--- Doel oefening ---
Welke regels in de vermeldingen hieronder bevatten het woord "located"? Haal die regels er ongewijzigd uit, waarbij hoofdletters en kleine letters als verschillend gelden.

--- Oefenmateriaal ---
▼▼▼

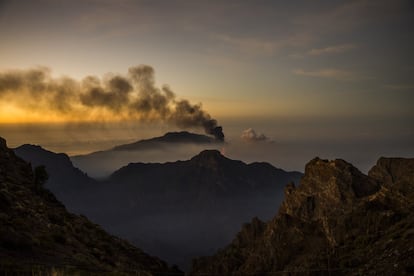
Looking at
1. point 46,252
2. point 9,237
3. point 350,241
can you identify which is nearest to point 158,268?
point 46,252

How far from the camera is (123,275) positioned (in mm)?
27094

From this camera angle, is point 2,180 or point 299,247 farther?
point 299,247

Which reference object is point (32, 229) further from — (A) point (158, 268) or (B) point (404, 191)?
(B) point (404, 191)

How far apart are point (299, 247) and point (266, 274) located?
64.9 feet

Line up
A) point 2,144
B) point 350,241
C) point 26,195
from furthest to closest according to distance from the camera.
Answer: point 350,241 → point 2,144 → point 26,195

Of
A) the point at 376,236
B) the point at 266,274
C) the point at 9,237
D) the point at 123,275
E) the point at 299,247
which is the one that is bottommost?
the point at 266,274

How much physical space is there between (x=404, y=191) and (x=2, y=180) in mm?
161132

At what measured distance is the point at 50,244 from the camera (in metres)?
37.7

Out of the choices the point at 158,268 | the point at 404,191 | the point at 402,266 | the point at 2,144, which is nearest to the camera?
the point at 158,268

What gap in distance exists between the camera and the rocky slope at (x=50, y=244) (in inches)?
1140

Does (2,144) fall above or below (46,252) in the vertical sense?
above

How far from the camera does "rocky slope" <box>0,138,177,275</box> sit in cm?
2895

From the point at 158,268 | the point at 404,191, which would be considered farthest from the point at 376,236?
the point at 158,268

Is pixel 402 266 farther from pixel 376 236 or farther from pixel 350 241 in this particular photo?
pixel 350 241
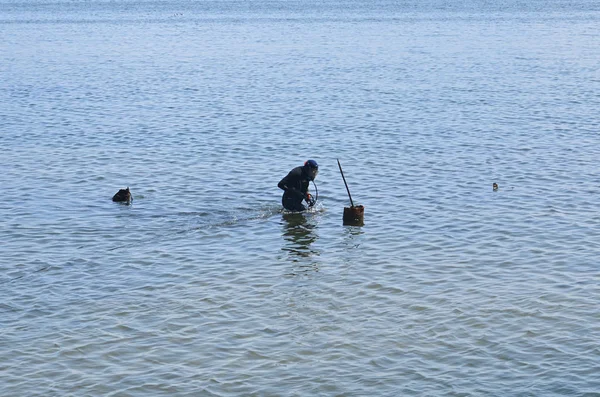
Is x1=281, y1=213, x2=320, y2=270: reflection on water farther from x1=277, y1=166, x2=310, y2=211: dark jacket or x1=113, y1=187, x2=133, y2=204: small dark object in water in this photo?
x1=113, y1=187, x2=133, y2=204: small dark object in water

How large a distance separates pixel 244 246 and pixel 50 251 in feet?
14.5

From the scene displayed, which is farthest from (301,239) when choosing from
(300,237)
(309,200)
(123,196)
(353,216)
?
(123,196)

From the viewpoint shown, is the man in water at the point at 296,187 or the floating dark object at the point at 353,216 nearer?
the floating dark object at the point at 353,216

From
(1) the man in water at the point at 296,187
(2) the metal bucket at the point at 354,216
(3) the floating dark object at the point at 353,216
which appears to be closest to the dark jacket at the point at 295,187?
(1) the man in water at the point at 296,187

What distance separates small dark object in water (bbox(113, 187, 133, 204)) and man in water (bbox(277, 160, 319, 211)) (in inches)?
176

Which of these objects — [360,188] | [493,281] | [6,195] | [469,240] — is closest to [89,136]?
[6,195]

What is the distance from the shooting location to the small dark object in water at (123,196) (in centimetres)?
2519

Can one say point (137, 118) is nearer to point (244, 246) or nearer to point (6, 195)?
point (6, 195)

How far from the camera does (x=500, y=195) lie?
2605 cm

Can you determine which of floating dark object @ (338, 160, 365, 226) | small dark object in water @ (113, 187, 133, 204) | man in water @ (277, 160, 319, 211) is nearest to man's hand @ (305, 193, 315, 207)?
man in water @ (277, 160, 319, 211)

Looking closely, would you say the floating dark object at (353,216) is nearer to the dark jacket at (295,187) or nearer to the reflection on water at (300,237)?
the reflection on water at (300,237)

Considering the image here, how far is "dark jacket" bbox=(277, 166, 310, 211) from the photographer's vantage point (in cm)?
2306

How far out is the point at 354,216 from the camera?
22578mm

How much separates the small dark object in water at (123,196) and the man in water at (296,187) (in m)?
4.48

▲▲▲
▼▼▼

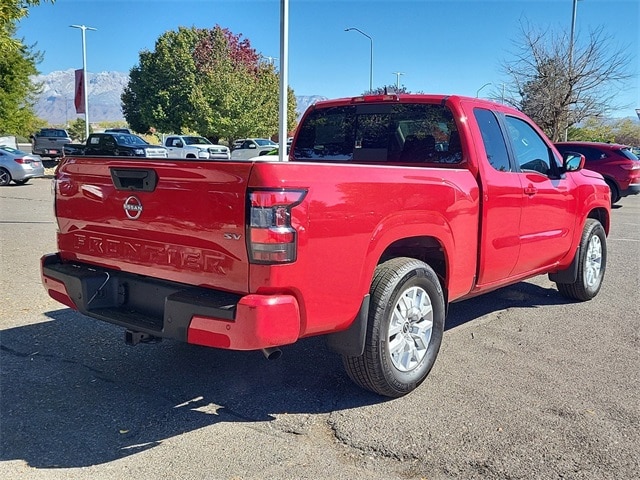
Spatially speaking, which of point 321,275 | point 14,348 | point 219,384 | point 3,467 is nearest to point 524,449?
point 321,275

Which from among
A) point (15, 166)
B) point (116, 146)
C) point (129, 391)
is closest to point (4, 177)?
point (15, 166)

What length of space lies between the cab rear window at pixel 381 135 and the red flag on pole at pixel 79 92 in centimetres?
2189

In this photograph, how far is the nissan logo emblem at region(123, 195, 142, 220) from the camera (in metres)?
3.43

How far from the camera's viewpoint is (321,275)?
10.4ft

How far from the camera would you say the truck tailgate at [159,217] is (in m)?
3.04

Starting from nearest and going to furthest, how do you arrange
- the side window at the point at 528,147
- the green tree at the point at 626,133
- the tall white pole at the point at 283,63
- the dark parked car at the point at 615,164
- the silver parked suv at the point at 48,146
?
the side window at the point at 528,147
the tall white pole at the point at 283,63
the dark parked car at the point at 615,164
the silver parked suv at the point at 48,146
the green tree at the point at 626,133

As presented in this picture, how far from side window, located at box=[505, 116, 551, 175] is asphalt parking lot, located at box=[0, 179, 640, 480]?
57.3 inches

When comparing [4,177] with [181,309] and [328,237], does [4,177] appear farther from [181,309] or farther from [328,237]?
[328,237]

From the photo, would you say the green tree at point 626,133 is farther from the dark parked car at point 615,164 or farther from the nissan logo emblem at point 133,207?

▲▲▲

--- Uitvoer opdracht ---
How far apart are point (299, 247) and point (266, 274) located?
As presented in this picture, how far from side window, located at box=[505, 116, 551, 175] is asphalt parking lot, located at box=[0, 179, 640, 480]?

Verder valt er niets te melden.